I could have saved today’s film and watched it on Wednesday for Ass Whoopin Wednesday, but there was nothing else on that I wanted to watch. So for today’s film, I chose to watch the third and final film in the Taken trilogy in Taken 3. In the third film, things seem to be going as smooth as usual in the life of former government operative Brian Mills (Liam Neeson). That is until he gets a phone call to meet his ex-wife Lenore (Famke Janssen) for some bagels and instead finds her dead in his apartment. The police believe that Brian is the killer and now it is up to him to fin who the real killer is and clear his name before it’s too late. The film also stars Forest Whitaker (The Last King Of Scotland) as Franck Dotzler, Maggie Grace (Faster) as Kim, Dougray Scott (Mission: Impossible II) as Stuart St. John, Sam Spruell (Snow White And The Huntsman) as Oleg Malankov, Don Harvey (Die Hard 2) as Garcia, Dylan Bruno (Saving Private Ryan) as Smith, Leland Orser (Taken Trilogy) as Sam, David Warshofsky (Captain Phillips) as Bernie, Jon Gries (Napoleon Dynamite) as Mark, Jonny Weston (Insurgent) as Jimy, and the film was directed by Olivier Megaton (Transporter 3).
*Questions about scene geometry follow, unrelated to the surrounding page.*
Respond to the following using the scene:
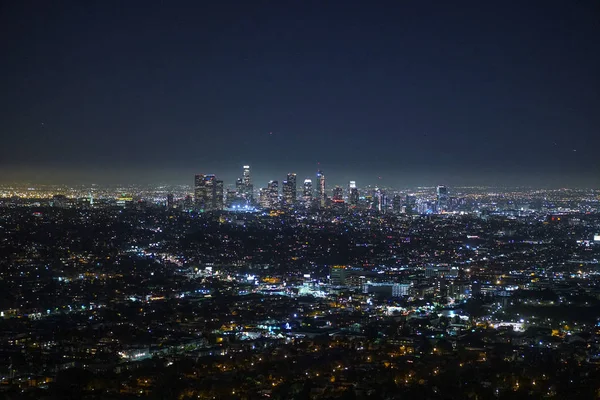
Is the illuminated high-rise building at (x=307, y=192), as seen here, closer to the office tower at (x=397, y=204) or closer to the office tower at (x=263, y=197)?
the office tower at (x=263, y=197)

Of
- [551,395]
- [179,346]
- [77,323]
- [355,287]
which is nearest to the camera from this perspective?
[551,395]

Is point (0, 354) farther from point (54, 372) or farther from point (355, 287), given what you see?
point (355, 287)

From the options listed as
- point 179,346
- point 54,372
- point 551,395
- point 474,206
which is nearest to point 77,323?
point 179,346

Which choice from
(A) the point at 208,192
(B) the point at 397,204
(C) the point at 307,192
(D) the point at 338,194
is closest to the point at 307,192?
(C) the point at 307,192

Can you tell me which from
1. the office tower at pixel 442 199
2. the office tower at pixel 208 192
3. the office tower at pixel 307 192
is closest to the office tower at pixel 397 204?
the office tower at pixel 442 199

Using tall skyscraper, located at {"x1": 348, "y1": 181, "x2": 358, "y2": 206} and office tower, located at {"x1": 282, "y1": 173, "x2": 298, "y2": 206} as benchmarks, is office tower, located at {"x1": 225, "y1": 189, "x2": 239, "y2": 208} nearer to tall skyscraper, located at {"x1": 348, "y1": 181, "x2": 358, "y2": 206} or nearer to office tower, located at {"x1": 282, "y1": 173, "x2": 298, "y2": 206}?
office tower, located at {"x1": 282, "y1": 173, "x2": 298, "y2": 206}

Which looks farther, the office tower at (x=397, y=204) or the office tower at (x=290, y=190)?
the office tower at (x=290, y=190)

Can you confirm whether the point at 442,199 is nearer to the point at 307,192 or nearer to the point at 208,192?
the point at 307,192
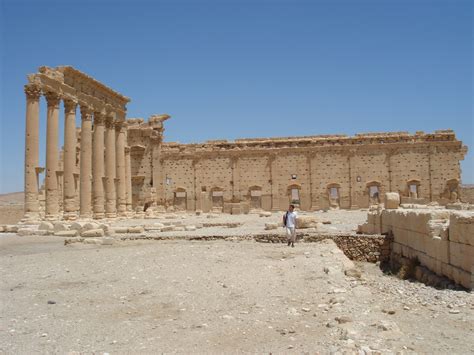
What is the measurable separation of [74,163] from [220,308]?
21025mm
I still have yet to watch the second Taken, but I am saving that one for Ass Whoopin Wednesday and hopefully that one is better than this one. This film wasn’t bad and you have to love the idea of Brian Mills being the one chased in the film instead of him always chasing others. My only issue with the film is that it wasn’t that exciting of a film like how the first film was. Who we think is the bad guy in the film isn’t even that cool of a bad guy either. He looks like an idiot and he hides in a hotel even though he is supposed to be so dangerous (a frustrating Russian mobster). I definitely liked the twist the film had as I had a feeling in the beginning, but with the more the film went on I sort of forgot about the person being a suspect. Forest Whitaker was as amazing as he usually is and definitely a highlight for the film. The action in the film in my opinion was pretty decent, but it just doesn’t top that of the first film. While there were some pretty good chase scenes like the highway chase, there wasn’t enough to boost the wow factor in me. By the this film, I think it’s safe to say that you should know what to expect by now. The only thing different is that the formula has changed just a tad and Liam Neeson is Liam Neeson.I think it’s also safe to say by this film that he is a really bad parent. I am going to give this film an C+/B- (can’t really decide yet) for a final grade.